[[ Dataset open ]]

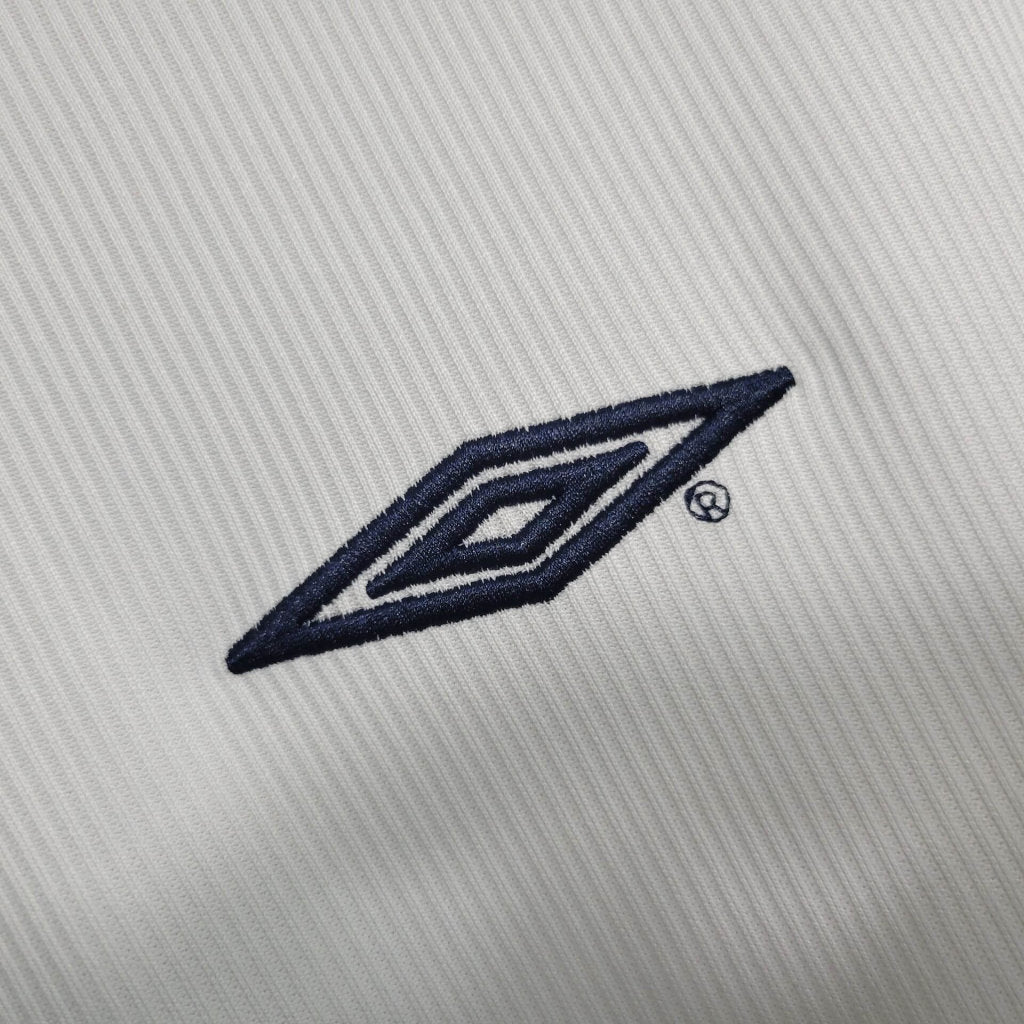 Manchester United Jersey Away Kit 99/00 Retro Long Sleeves product image 3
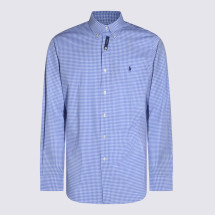 [Polo Ralph Lauren] Shirts Long Sleeve SS26 710928255004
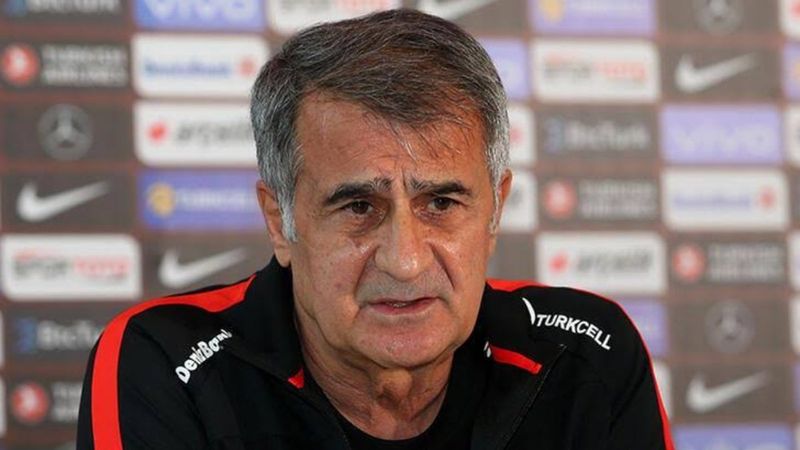 Şenol Güneş'in sözleşmesi feshedilirse alacağı tazminat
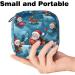 Muoooum Women s Band Storage Bags - Santa Claus Sled Patterns | Portable Menstrual Cup & Bandages | Ideal for Teens & First Periods - Color 4 - Buy Online on GoSupps.com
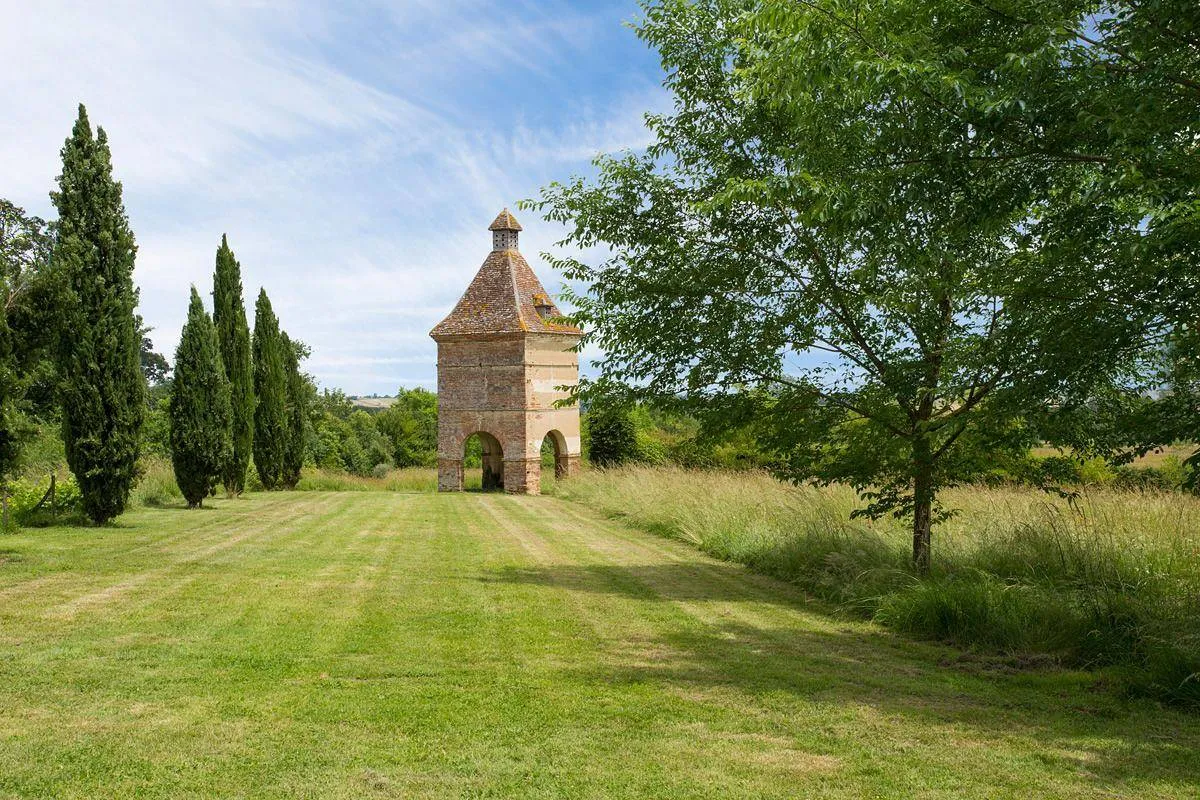 Château Noble à Saint-Soulan, photo 7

[[ Dataset closed ]]

Problem statement | Retype each entry exactly. No pictures.

Reply to the task |
 Manchester United Jersey Away Kit 99/00 Retro Long Sleeves product image 3
 [Polo Ralph Lauren] Shirts Long Sleeve SS26 710928255004
 Şenol Güneş'in sözleşmesi feshedilirse alacağı tazminat
 Muoooum Women s Band Storage Bags - Santa Claus Sled Patterns | Portable Menstrual Cup & Bandages | Ideal for Teens & First Periods - Color 4 - Buy Online on GoSupps.com
 Château Noble à Saint-Soulan, photo 7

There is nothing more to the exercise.